• **Goal of the exercise**: Set down the records that follow exactly and completely.
----------------------------------------
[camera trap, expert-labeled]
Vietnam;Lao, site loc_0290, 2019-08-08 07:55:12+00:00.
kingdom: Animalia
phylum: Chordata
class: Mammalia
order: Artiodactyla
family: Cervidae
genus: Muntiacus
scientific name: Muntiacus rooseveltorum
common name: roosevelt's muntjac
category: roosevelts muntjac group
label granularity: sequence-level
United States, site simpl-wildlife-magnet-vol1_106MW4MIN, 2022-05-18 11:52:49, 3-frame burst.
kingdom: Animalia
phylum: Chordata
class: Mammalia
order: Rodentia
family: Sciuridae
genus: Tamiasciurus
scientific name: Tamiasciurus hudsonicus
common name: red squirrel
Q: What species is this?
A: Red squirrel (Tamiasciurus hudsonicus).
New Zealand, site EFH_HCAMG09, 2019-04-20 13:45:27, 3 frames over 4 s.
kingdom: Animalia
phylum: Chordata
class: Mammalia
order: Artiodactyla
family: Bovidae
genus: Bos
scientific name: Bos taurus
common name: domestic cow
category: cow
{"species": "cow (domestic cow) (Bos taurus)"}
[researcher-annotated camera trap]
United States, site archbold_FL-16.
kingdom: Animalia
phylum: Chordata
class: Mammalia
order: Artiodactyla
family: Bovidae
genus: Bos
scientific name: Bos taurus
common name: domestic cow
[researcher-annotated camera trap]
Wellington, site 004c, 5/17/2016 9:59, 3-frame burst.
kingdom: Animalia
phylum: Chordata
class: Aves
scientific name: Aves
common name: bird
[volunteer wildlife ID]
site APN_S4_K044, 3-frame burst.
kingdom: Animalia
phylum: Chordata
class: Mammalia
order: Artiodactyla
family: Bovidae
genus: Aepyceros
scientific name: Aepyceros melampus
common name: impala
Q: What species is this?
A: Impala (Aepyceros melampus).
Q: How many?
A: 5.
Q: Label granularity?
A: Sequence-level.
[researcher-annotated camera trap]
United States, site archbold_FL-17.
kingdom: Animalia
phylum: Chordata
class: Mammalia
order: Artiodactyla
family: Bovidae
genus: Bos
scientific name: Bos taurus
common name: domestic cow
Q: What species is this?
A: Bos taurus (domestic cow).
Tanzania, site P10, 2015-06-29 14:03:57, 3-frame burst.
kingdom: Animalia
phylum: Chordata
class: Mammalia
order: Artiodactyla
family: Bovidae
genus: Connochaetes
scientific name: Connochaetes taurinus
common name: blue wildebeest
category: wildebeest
----------------------------------------
• **Worked solution**:
[camera trap, expert-labeled]
Vietnam;Lao, site loc_0290, 2019-08-08 07:55:12+00:00.
kingdom: Animalia
phylum: Chordata
class: Mammalia
order: Artiodactyla
family: Cervidae
genus: Muntiacus
scientific name: Muntiacus rooseveltorum
common name: roosevelt's muntjac
category: roosevelts muntjac group
label granularity: sequence-level
United States, site simpl-wildlife-magnet-vol1_106MW4MIN, 2022-05-18 11:52:49, 3-frame burst.
kingdom: Animalia
phylum: Chordata
class: Mammalia
order: Rodentia
family: Sciuridae
genus: Tamiasciurus
scientific name: Tamiasciurus hudsonicus
common name: red squirrel
Q: What species is this?
A: Red squirrel (Tamiasciurus hudsonicus).
New Zealand, site EFH_HCAMG09, 2019-04-20 13:45:27, 3 frames over 4 s.
kingdom: Animalia
phylum: Chordata
class: Mammalia
order: Artiodactyla
family: Bovidae
genus: Bos
scientific name: Bos taurus
common name: domestic cow
category: cow
{"species": "cow (domestic cow) (Bos taurus)"}
[researcher-annotated camera trap]
United States, site archbold_FL-16.
kingdom: Animalia
phylum: Chordata
class: Mammalia
order: Artiodactyla
family: Bovidae
genus: Bos
scientific name: Bos taurus
common name: domestic cow
[researcher-annotated camera trap]
Wellington, site 004c, 5/17/2016 9:59, 3-frame burst.
kingdom: Animalia
phylum: Chordata
class: Aves
scientific name: Aves
common name: bird
[volunteer wildlife ID]
site APN_S4_K044, 3-frame burst.
kingdom: Animalia
phylum: Chordata
class: Mammalia
order: Artiodactyla
family: Bovidae
genus: Aepyceros
scientific name: Aepyceros melampus
common name: impala
Q: What species is this?
A: Impala (Aepyceros melampus).
Q: How many?
A: 5.
Q: Label granularity?
A: Sequence-level.
[researcher-annotated camera trap]
United States, site archbold_FL-17.
kingdom: Animalia
phylum: Chordata
class: Mammalia
order: Artiodactyla
family: Bovidae
genus: Bos
scientific name: Bos taurus
common name: domestic cow
Q: What species is this?
A: Bos taurus (domestic cow).
Tanzania, site P10, 2015-06-29 14:03:57, 3-frame burst.
kingdom: Animalia
phylum: Chordata
class: Mammalia
order: Artiodactyla
family: Bovidae
genus: Connochaetes
scientific name: Connochaetes taurinus
common name: blue wildebeest
category: wildebeest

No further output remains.